Son son Arda onlardan kendine pelerin ve sakal yaparak ömürlerine ömür kattı bizim evde. Yanlış bilmiyorsam 90x90 cm büyüklüğündeler. Renklileri, desenlileri, düz beyazları var.
Can doğmadan önce gidip bir set daha aldım. Evde müslin bezden geçilmiyor ama gerçekten çok ama çok kullanıyorum.


Ev Tipi Anakucağı


Bunu Can doğduktan sonra ihtiyaç hissettiğim için aldım. Alırken de FisherPrice'ın en basit ve en ucuz modelini seçtim. Gerçekten üzerine binbir oyuncak ve özellik ekleyerek çok detaylı modeller yapmışlar.
Bana evin içinde rahat hareket ettirebileceğim, hafif, çocuğu çok azıcık dik tutan bir şey gerekiyordu. Can hem çok kucak seviyordu, hem de kusmamasına rağmen sürekli midesinden ağzına az miktarda süt geliyor ve onu devamlı rahatsız ediyordu. Bundan kaçış için ya uzun sürelerle kucağımızda dik tutmamız yada biraz dik bir pozisyonda yatırmamız gerekiyordu.
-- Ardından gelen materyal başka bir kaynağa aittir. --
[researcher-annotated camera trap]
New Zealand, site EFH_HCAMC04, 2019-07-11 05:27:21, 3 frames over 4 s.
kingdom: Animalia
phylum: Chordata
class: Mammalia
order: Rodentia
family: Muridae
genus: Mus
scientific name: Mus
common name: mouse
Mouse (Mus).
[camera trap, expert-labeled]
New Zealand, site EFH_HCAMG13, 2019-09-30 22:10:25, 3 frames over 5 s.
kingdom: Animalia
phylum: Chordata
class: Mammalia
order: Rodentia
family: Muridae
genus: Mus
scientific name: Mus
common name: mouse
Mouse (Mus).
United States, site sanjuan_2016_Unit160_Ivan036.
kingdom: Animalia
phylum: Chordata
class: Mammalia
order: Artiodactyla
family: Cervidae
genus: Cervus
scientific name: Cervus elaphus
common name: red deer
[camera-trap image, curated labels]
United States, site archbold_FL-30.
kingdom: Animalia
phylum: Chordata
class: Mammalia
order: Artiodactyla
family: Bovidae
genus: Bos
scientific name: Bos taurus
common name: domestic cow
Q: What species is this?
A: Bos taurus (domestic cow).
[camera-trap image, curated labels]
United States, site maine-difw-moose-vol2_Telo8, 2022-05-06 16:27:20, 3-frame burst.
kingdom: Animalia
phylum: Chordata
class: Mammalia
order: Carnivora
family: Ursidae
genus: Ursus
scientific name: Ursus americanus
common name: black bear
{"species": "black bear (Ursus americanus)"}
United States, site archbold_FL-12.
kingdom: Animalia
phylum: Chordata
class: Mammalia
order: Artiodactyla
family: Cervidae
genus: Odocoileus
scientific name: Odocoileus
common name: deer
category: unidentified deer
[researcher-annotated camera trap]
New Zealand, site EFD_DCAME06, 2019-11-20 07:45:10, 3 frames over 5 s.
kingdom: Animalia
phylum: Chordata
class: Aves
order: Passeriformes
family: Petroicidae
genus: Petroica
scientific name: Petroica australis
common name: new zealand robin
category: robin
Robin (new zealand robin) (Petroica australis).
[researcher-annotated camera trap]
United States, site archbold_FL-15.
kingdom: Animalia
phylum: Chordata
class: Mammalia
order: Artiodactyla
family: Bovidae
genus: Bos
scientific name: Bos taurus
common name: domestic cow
Gaz sancılarının olduğu dönemde sallanmak da bir süre çözüm oluyordu. Omuzumda saatler boyu sallanarak dolaşmak zaman zaman çok yorucu oluyordu. Tüm bunlar yüzünden acaba anakucağı beni biraz rahat ettirirmi diyerek çok düşünmeden- bir nevi can havli ile :))- internetten sipariş verdim.
Çok kullandık hala da kullanıyoruz.
Tepesine takılan sesi ve ışığı olmayan sadece sallanan oyuncakları Can'ın ilk oyuncakları oldu. Hala da o zebraya duyduğu aşkı bana duyduğunu sanmıyorum :) Bunun içinde sallamaya ihtiyaç duymadık, çünkü çocuk hareket ettiğinde kendisi zaten hafif hafif sallanıyor, bu da ona yetiyor.
Artık yukarıda saydıklarımın pek çoğu geçerli değil ama şimdi sabahları abi hazırlanırken onu da buna oturtup yanımıza alıyoruz. Yemeklerde bize anakucağının içinde eşlik ediyor. Bana mutfakta anakucağının içinde ahbaplık ediyor.
Bazen içine koyup Arda'nın odasına götürüyorum. Arda oynarken hayran hayran seyderiyor.
Ama yavaş yavaş ömrünü dolduruyor sanki. Çünkü bebek hareketlendikçe anakucağını da şiddetle sallayabiliyor. Mutlaka yere koymak gerekiyor, koltuk vs üstünde asla cesaret edemiyorum bırakmaya. Bir de bebek ağırlaştıkça bebeği dik tutma fonksiyonunu yerine getiremiyor haliyle.
Yine de ilk 4 ayda evde yalnızken özellikle çok işime yaradı.